イントロはいい。多少チャラいものの、ちゃんとメタルコアしている。問題はボーカルの入りである。

NB「デッテッテ!!」
ぼく「?」
NB「見せてやるぜ、俺のイッキ(イケボ」
ぼく「!?」
NB「飲ーんで飲ーんで飲んでwwww飲ーんで飲ーんで飲んでwwwwwww」
ぼく「!!???!??」

正直笑ったし、混乱したし、歓喜した。1曲目のコアな印象とは真逆の、アニソン感すらある爽やかでチャラいハードコアである。もう硬派なメタラー大激怒必至&フォロワー離散。

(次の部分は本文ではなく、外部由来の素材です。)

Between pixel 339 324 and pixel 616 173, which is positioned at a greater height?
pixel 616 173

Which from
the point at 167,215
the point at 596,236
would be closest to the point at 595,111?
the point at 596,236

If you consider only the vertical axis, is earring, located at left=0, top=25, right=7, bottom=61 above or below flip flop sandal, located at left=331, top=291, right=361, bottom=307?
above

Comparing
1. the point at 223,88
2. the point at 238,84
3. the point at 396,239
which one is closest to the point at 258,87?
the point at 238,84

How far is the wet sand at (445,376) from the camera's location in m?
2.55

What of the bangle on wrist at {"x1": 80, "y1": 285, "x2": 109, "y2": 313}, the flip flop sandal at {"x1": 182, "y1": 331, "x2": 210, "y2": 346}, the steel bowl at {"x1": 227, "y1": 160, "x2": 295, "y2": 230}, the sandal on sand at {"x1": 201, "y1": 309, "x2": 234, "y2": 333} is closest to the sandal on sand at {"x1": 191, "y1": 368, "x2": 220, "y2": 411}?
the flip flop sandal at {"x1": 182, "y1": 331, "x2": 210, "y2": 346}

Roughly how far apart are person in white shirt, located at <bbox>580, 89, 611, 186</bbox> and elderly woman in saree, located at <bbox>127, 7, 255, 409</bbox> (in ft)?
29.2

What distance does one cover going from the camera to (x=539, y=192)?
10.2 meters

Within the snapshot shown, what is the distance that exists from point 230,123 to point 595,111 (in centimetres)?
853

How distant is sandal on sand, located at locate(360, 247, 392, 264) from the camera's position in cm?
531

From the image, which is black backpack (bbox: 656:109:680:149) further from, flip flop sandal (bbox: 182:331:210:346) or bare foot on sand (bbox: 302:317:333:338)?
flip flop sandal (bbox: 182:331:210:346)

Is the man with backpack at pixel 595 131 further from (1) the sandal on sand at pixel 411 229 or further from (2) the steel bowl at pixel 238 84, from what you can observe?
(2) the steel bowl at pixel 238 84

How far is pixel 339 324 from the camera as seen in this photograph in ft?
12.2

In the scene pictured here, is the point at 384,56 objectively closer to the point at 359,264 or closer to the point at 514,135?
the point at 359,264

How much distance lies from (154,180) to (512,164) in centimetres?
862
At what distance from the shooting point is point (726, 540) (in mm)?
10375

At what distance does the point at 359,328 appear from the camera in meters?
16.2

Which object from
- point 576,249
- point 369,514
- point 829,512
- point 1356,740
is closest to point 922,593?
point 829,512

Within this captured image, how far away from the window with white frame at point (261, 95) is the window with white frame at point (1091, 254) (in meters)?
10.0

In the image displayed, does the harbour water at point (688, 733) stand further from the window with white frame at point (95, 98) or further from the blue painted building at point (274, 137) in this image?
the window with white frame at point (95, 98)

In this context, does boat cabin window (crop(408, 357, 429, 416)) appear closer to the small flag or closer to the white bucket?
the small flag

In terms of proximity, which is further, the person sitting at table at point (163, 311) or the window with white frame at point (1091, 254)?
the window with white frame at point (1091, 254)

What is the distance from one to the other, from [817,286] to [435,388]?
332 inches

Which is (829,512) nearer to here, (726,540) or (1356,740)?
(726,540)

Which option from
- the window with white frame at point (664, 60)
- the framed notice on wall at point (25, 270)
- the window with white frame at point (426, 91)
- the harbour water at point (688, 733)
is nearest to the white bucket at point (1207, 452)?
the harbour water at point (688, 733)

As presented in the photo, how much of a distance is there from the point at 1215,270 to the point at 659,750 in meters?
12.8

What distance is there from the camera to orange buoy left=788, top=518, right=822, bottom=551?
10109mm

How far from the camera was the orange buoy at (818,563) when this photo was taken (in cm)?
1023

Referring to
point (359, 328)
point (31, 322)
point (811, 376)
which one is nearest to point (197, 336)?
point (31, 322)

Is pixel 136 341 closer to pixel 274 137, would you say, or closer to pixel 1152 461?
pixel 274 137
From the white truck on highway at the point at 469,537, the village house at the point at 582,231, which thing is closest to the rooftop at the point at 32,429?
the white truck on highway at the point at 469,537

とはいえ、曲調こそ変わっているものの、彼らの優れた曲構成力やライブへの配慮はしっかりと発揮されている。「DESPERATE」とこの曲の共存は、彼らの<メタルを聴いたことのない人たちにもNOCTURNAL BLOODLUST聴いてもらいたい。そのためにある意味ジャンルレスなヴィジュアル系っていうフィールドを選んだ>*4という言葉が真であることを我々に示す。本物だった!本物だった!本物だった!!激ロック界からヴィジュアル界に移った心意気を我々に改めて感じさせるとともに、そのフットワークの軽さはアルバムへの期待へとも繋がる。そして一方ではもちろん、メジャーデビューして棘のないアニソンご用達バンドになってしまう危険性も予感させるのだが。

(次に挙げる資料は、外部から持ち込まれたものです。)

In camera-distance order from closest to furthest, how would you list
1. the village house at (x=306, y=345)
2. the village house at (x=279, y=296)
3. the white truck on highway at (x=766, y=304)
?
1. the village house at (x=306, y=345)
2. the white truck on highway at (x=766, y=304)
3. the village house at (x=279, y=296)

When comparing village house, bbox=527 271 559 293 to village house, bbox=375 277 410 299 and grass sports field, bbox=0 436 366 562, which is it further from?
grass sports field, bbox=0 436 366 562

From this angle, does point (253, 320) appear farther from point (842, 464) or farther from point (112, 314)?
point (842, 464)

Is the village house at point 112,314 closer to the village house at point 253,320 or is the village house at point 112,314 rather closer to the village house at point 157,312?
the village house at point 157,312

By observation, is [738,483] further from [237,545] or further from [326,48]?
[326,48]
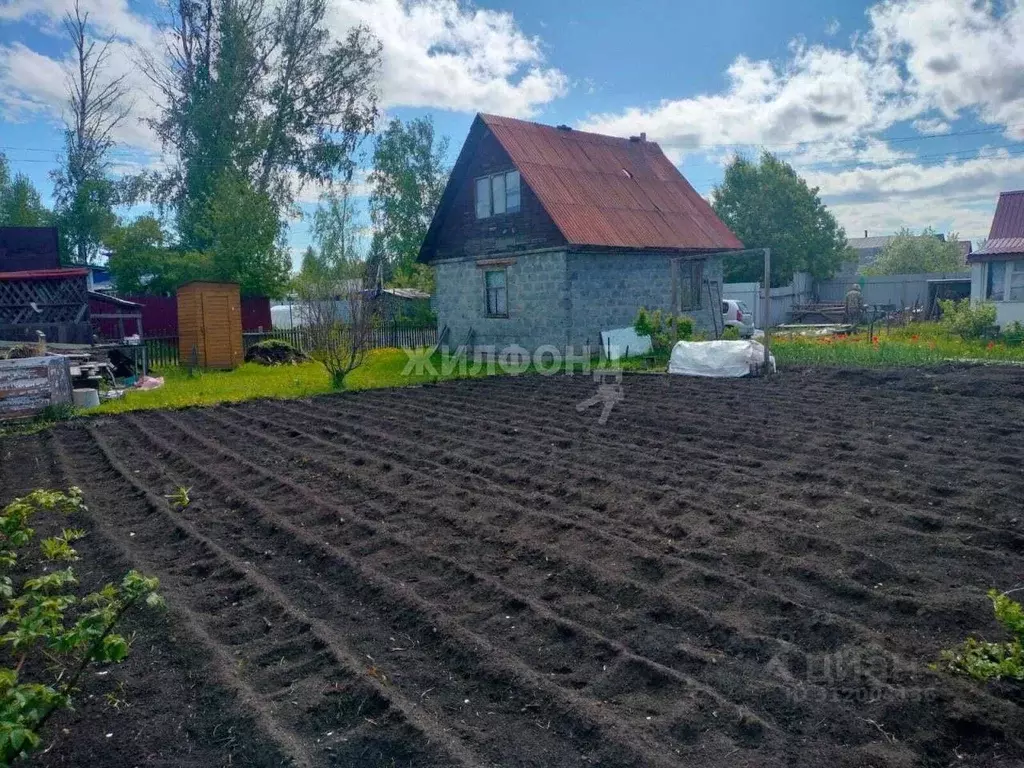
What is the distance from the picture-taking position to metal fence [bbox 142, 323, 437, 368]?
17.7m

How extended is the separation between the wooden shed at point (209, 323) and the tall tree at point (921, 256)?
40.4 metres

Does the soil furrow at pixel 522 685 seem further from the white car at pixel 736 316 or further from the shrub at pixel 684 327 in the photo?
the white car at pixel 736 316

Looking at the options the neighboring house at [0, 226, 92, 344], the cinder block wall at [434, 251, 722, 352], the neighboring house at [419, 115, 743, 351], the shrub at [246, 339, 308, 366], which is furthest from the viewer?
the shrub at [246, 339, 308, 366]

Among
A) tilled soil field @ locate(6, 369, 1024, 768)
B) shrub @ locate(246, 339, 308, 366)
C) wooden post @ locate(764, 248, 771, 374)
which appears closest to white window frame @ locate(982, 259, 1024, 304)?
wooden post @ locate(764, 248, 771, 374)

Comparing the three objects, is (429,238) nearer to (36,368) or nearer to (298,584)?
(36,368)

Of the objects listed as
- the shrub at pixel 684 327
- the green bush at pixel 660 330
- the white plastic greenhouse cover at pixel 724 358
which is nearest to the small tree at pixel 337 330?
the green bush at pixel 660 330

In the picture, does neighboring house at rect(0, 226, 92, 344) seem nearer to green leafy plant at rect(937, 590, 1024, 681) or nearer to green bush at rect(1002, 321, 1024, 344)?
green leafy plant at rect(937, 590, 1024, 681)

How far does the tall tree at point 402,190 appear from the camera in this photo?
3831 cm

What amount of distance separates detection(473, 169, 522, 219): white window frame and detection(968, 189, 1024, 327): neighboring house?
1259cm

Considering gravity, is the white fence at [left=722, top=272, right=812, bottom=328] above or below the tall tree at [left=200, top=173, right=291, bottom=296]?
below

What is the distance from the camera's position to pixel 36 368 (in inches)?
437

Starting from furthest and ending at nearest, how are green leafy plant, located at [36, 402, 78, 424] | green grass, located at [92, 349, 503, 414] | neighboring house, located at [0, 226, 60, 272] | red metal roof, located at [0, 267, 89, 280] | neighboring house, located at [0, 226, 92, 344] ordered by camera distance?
neighboring house, located at [0, 226, 60, 272]
neighboring house, located at [0, 226, 92, 344]
red metal roof, located at [0, 267, 89, 280]
green grass, located at [92, 349, 503, 414]
green leafy plant, located at [36, 402, 78, 424]

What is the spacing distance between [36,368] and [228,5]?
65.1ft

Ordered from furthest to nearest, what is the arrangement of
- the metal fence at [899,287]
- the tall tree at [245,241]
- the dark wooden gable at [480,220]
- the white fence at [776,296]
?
1. the white fence at [776,296]
2. the metal fence at [899,287]
3. the tall tree at [245,241]
4. the dark wooden gable at [480,220]
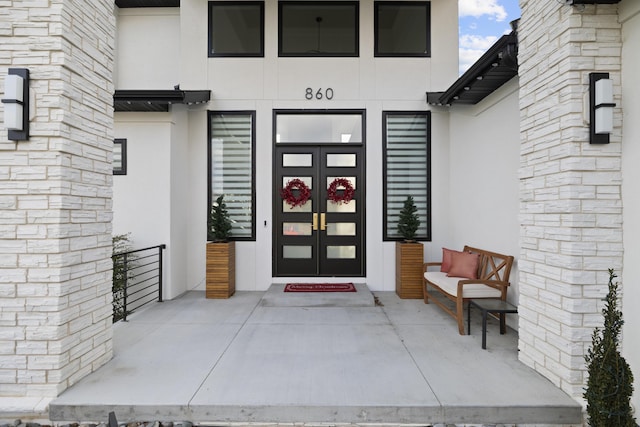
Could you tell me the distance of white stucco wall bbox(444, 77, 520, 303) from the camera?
12.7ft

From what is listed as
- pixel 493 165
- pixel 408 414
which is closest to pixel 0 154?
pixel 408 414

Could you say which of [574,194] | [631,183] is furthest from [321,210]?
[631,183]

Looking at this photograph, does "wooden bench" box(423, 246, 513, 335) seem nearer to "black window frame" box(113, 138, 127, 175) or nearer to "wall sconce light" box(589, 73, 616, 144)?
"wall sconce light" box(589, 73, 616, 144)

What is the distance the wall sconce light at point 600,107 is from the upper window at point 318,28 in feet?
13.3

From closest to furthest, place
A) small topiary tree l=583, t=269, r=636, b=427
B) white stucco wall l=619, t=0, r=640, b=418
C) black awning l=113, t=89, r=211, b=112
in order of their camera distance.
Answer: small topiary tree l=583, t=269, r=636, b=427, white stucco wall l=619, t=0, r=640, b=418, black awning l=113, t=89, r=211, b=112

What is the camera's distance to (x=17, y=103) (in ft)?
7.38

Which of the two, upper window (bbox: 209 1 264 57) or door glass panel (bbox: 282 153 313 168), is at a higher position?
upper window (bbox: 209 1 264 57)

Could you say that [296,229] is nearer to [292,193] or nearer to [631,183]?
[292,193]

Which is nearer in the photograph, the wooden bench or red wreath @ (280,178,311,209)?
the wooden bench

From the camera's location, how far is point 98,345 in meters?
2.72

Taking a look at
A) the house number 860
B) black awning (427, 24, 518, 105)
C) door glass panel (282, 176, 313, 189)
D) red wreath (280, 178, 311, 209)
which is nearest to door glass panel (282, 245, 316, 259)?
red wreath (280, 178, 311, 209)

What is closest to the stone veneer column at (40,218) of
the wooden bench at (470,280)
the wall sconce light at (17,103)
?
the wall sconce light at (17,103)

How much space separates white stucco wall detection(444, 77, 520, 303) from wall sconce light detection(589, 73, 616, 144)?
1.50 meters

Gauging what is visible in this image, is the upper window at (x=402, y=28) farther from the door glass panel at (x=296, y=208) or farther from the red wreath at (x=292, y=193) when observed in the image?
the door glass panel at (x=296, y=208)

さて、彼らに対しては「怖そう」というイメージを持ち、さらにはそれによってライブを避けているひとたちがいるようだ*2。ファン層が10代女子中心であるが故の特殊な事情だなあ、という感じだが、「DESPERATE」はその怖さを存分に発揮した曲であった。とすればある層をライブから遠ざけるその印象を拭うという意図も、この曲にはあるのだろう。であれば、彼らの戦略性の高さがまたしても伺える。

とにかく注目株

元デスコアバンドとしてヴィジュアル界に殴り込んだ『GLIMORE』、そしてそのメタル的な地力を知らしめた傑作「DESPERATE」。否が応にも次のアルバムへの期待が高まっている。シングルを多発している彼らで、「たくさんシングル出してまとめました」的アルバムはインディーズヴィジュアル系の常套手段だが、そんな安易なことはしないだろう。バンギャもメタラーも国内も海外も驚かせるような強烈で戦略的な作品をぜひ作って欲しい。自らを表現する手段としてヴィジュアル系を選び、そしてそこに自由な表現形態を感じている彼らに対して、ひとりのヴィジュアル系好きとして、そう切に願う。

ちなみにリードギターのCazqui氏はNARASAKI氏を尊敬しているらしいので次はシューゲ要素、どうっすか。